Now we all know, in some detail, what the United States Supreme Court said about punitive damages in State Farm v. Campbell. So what? Is it important to you and me? Can anyone, with a straight face, seriously be upset that a jury verdict for punitive damages of $145 million was reduced to over $9 million? — Some might argue that $9 million is a lot of money, more than the Campbells could possibly have needed, anyway.
I won’t argue that $9 million itself isn’t a lot of money. Yes, $9 million is a LOT of money. I’ve never had that kind of money sitting in a bank account. I’m pretty sure I never will have that kind of money. And $145 million? $145,000,000. I’m not even sure I understand what kind of money that is.
But, I do believe in the jury system. The Utah jury heard the evidence and that’s what they said would deter State Farm. In lawyer terms, let’s not “invade the province of the jury.” In this — surprisingly — I find myself agreeing with Justices Scalia and Thomas who dissented. What business does the Federal government have with modifying a jury’s decision that a national company has implemented a hideous and insidious plan to victimize those people it holds itself out to protect — and should be punished greatly to the tune of $145 million to deter it from keeping on the same path?
Secondly, and more importantly, Campbell hamstrings everyday consumers who are being taken advantage of by big businesses. Where people are reduced to numbers, not faces with families and stories. In this, I heartily agree with Justice Ginsberg. Campbell essentially said that, even where a huge national company implements nationwide practices that screw people nationwide, evidence from across the nation is not admissible. In Court, only evidence from the state in which the consumers actions arose is admissible.
Ginsberg didn’t understand how the majority could reject the practical implications of this: “The Court dismisses the evidence describing and documenting State Farm’s PP&R policy and practices as essentially irrelevant, bearing, ‘no relation to the Campbell’s harm. It is hardly apparent why that should be so.
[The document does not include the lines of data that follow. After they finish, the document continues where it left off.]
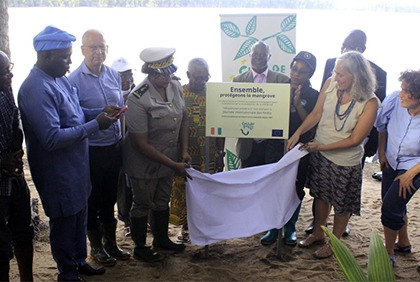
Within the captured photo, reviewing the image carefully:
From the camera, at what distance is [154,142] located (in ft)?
11.1

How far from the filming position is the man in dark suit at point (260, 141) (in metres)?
3.85

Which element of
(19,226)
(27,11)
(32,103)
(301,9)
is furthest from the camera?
(27,11)

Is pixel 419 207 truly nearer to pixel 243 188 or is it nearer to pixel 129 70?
pixel 243 188

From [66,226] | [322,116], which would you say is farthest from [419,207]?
[66,226]

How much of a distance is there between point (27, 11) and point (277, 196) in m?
7.05

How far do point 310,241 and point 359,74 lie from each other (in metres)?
1.65

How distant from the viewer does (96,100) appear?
3.27 meters

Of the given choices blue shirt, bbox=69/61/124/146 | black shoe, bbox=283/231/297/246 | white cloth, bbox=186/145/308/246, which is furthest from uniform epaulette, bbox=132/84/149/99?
black shoe, bbox=283/231/297/246

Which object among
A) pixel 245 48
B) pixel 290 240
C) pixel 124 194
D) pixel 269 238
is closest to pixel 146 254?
pixel 124 194

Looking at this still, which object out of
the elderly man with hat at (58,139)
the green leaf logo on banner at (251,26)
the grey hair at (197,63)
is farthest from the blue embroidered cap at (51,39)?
the green leaf logo on banner at (251,26)

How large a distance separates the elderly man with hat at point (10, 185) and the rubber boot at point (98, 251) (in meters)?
0.75

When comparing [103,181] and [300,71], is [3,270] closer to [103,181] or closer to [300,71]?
[103,181]

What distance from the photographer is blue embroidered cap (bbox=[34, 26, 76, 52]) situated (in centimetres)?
263

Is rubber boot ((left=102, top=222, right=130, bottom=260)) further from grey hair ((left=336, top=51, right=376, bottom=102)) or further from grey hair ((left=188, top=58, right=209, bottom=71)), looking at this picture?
grey hair ((left=336, top=51, right=376, bottom=102))
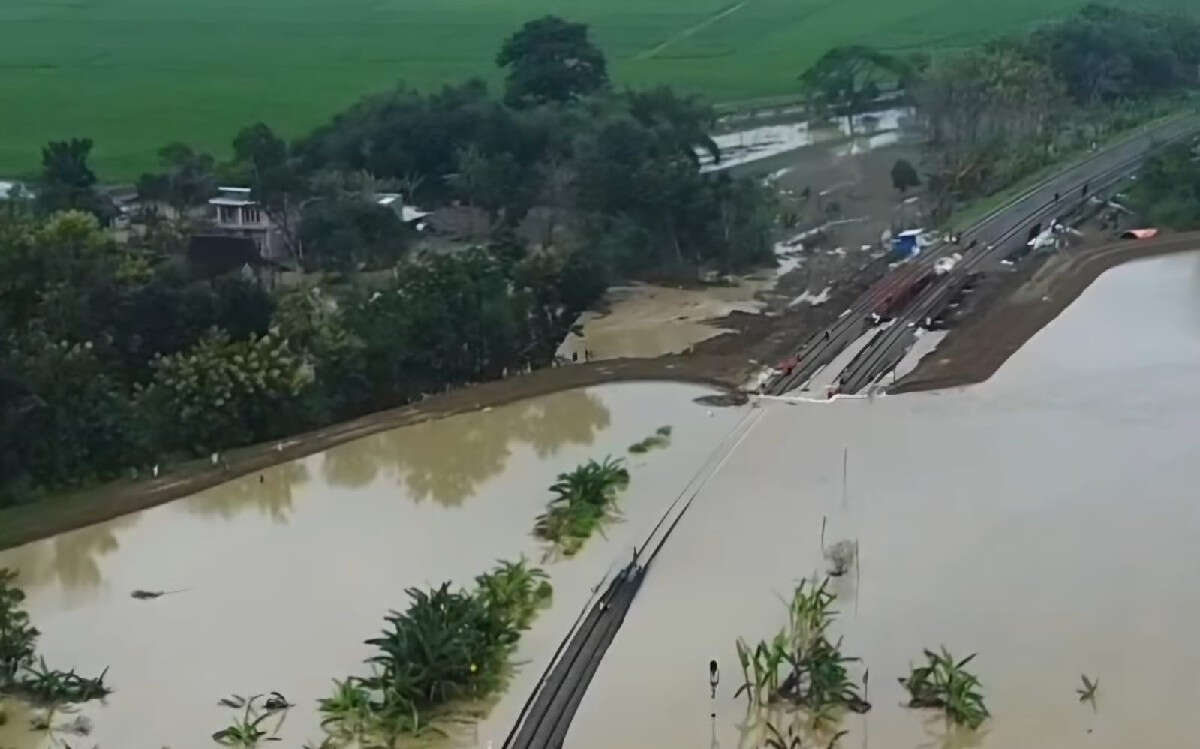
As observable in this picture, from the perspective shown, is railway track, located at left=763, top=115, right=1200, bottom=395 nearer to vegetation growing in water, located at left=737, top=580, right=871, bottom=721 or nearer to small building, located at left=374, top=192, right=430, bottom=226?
vegetation growing in water, located at left=737, top=580, right=871, bottom=721

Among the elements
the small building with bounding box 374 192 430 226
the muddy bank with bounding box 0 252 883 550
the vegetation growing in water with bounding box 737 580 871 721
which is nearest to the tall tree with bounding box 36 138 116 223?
the small building with bounding box 374 192 430 226

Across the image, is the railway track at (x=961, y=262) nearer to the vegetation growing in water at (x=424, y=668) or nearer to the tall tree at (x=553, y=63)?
the vegetation growing in water at (x=424, y=668)

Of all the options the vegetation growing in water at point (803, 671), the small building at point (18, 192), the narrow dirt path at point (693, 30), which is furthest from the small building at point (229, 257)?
the narrow dirt path at point (693, 30)

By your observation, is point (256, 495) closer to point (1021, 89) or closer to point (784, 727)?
point (784, 727)

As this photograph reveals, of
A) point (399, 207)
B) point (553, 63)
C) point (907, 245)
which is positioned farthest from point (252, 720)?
point (553, 63)

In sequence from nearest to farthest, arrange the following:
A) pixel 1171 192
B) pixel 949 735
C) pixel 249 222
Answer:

What is infirm about the Campbells’ theory that their experience with State Farm exemplifies and reflects an overarching, underpayment scheme, one that caused ‘repeated misconduct of the sort that injured them? The Court’s silence on that score is revealing: Once one recognizes that the Campbells did show ‘conduct by State Farm similar to that which harmed them,’ it becomes impossible to shrink the reprehensibility analysis to this sole case, or to maintain, at odds with the determination of the trial court, that ‘the adverse effect on the State’s general population was in fact minor.”
In Montana, there are even more implications. Utah’s population is 2.9 million. Montana’s population is quite a bit less than that, at a little over one million. It’s just plain harder to find people to testify about a nation-wide scheme in Montana than it is in more populated states. Not to mention that Montana’s just one big small-town. It seems everyone knows someone in common here. Our ability to actually afford justice to those being preyed on by national companies got a lot harder with Campbell.
So. No, I don’t like Campbell. Maybe, someday, someone somewhere will ask the United States Supreme Court to address it again.